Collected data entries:
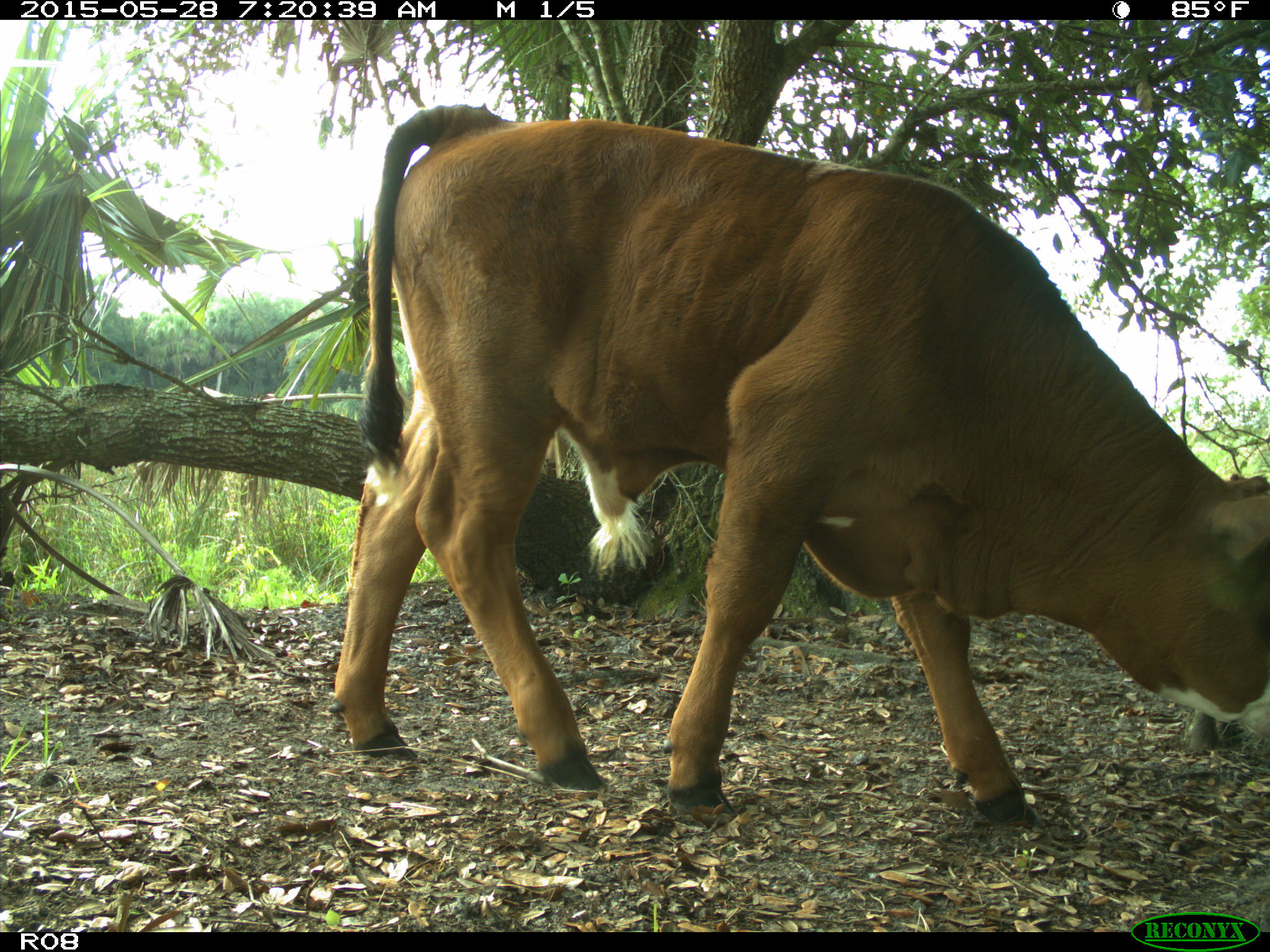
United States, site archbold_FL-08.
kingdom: Animalia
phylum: Chordata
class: Mammalia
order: Artiodactyla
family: Bovidae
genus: Bos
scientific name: Bos taurus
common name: domestic cow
Bos taurus (domestic cow).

### Work item
Output every record verbatim, excluding any picture it contains.

### Exercise response
United States, site archbold_FL-08.
kingdom: Animalia
phylum: Chordata
class: Mammalia
order: Artiodactyla
family: Bovidae
genus: Bos
scientific name: Bos taurus
common name: domestic cow
Bos taurus (domestic cow).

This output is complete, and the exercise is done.